# taz.de -- Deutsche WM-Fans unter Beobachtung: Zwischen den Stühlen
> Hauptkommissar Ulf Stamer beobachtet deutsche Fans in Südafrika. Seine
> Aufgaben: Deeskalieren, vermitteln, sich fotografieren lassen. Nur selber
> Fan sein ist verboten.
(IMG) Bild: Deutsche Fans vor dem Soccer-City Stadion in Johannesburg.
PRETORIA taz | Ulf Stamer wird in diesen Tagen öfters mal abgelichtet. Wenn
deutsche Fans auf den Polizeibeamten aus Frankfurt treffen, dann stellen
sie sich neben den Hauptkommissar und lassen sich fotografieren. "Jeder
will mit uns ein Bild schießen, das ist eigentlich unsere Hauptaufgabe
hier", sagt er und korrigiert sich sofort, denn natürlich hätten die acht
deutschen Beamten, darunter auch welche von der Zentralen
Informationsstelle Sporteinsätze (ZIS) in Neuss, viel Wichtigeres in
Südafrika zu tun, als nur ins Objektiv zu lächeln.
Doch Größeres, sagt Stamer, sei bislang noch nicht passiert in den gut zwei
WM-Wochen. Beim entscheidenden Vorrundenspiel gegen Ghana habe es im
deutschen Block allerdings ein wenig Aufruhr gegeben, weil Plastikflaschen
geworfen wurden und die deutschen Fans unbedingt stehen wollten. "Da haben
einige Südafrikaner den Block verlassen", sagt Stamer, "die konnten nichts
mehr sehen". Und die südafrikanische Polizei sei nervös geworden.

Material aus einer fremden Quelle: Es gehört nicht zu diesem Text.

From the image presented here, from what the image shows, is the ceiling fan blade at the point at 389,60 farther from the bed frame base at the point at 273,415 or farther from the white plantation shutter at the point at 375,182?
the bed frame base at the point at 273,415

In solchen Fällen vermitteln die szenekundigen Beamten aus Deutschland.
Stamer hat der südafrikanischen Polizei erklärt, dass der deutsche
Fußballfan eben gern mal steht im Stadion, auch wenn nur Sitzplätze
vorhanden sind. "Natürlich wird es hier auch künftig keine Stehblöcke
geben, selbst wenn das deutsche Fankultur sein sollte", sagt Stamer. Sein
Kollege, Polizeirat Hendrik Große-Lefert, berichtet von einem weiteren
Zwischenfall: In Durban hatte die südafrikanische Polizei einschreiten
wollen, weil deutsche Fans in der Öffentlichkeit Alkohol getrunken haben.

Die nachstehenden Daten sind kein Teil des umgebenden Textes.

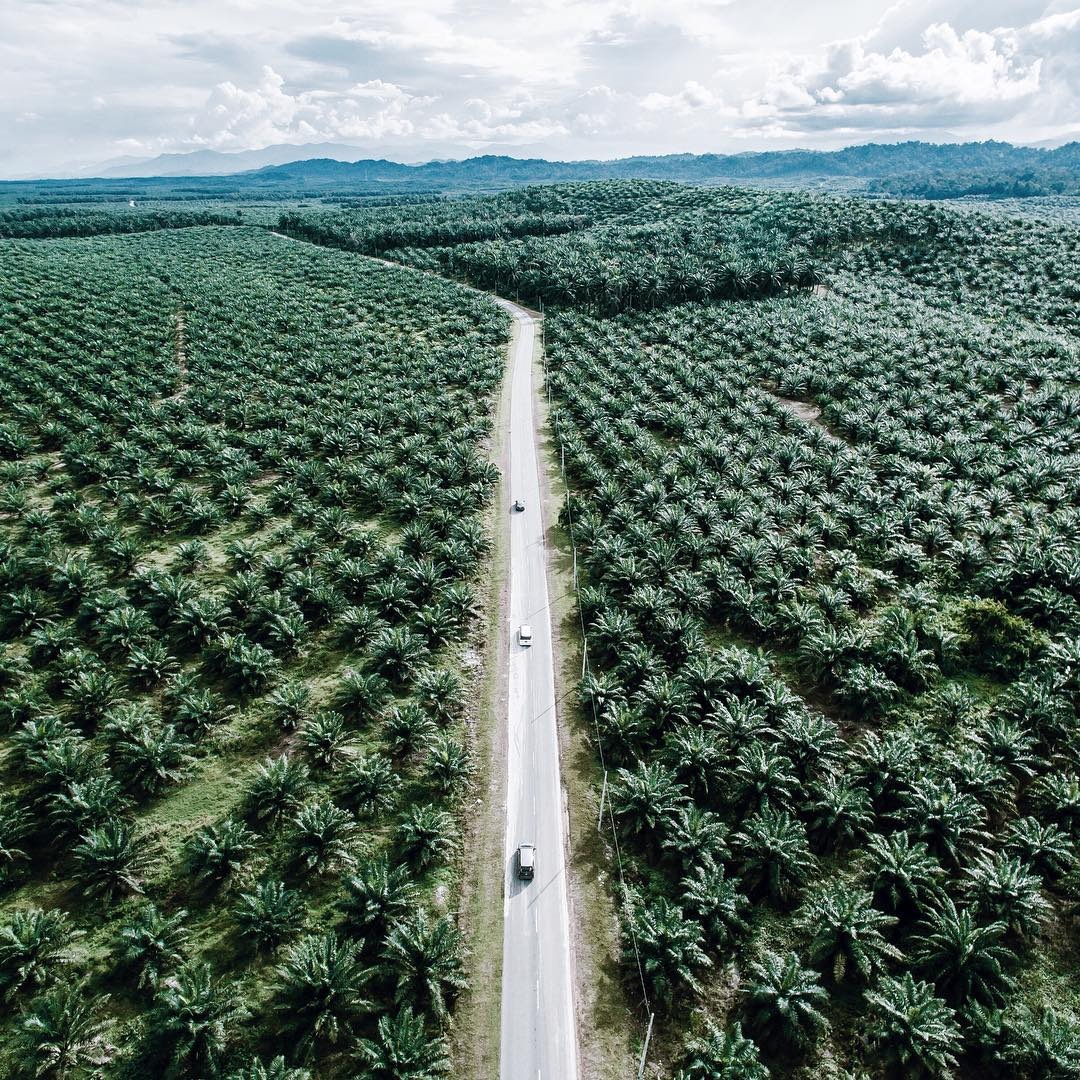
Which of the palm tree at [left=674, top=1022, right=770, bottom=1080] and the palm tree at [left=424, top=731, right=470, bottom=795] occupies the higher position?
the palm tree at [left=424, top=731, right=470, bottom=795]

Das ist in Südafrika verboten.
Auch in diesem Fall sorgten die so genannten Spotter für eine Deeskalation
der Lage. Viel können sie ohnehin nicht ausrichten, "denn wir haben hier
keine Hoheitsaufgaben, wir beraten und beobachten nur". Stamer sagt, dass
er ein absoluter Fußballkenner sein müsse, aber ein Fan darf er niemals
sein. Denn es gehe bei aller Leutseligkeit um Distanz. "Man ist immer
zwischen den Stühlen", sagt Stamer, "es ist immer eine Gratwanderung: Wann
schreitet man ein und was lässt man durchgehen?"

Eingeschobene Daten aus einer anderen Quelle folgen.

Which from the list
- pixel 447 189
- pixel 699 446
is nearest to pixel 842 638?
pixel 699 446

Südafrika hat etwa 200 Polizeibeamte aus 29 teilnehmenden Nationen
eingeladen; nur die Flüge mussten selbst bezahlt werden, den Rest übernimmt
der WM-Gastgeber. Ihre Einsatzzentrale haben sie in einem Hotel am Burgers
Park in Pretoria. Die Chefin des International Police Cooperation Centre
(IPCC) ist Colonel Charmain Muller, eine resolute südafrikanische
Polizeibeamtin, die vorgibt, viel von den deutschen Beamten gelernt zu
haben, vor allem was den Einsatz von Spottern im Stadion und unter den Fans
betrifft. Dieses Vorgehen sei in Südafrika unbekannt gewesen, sagt sie.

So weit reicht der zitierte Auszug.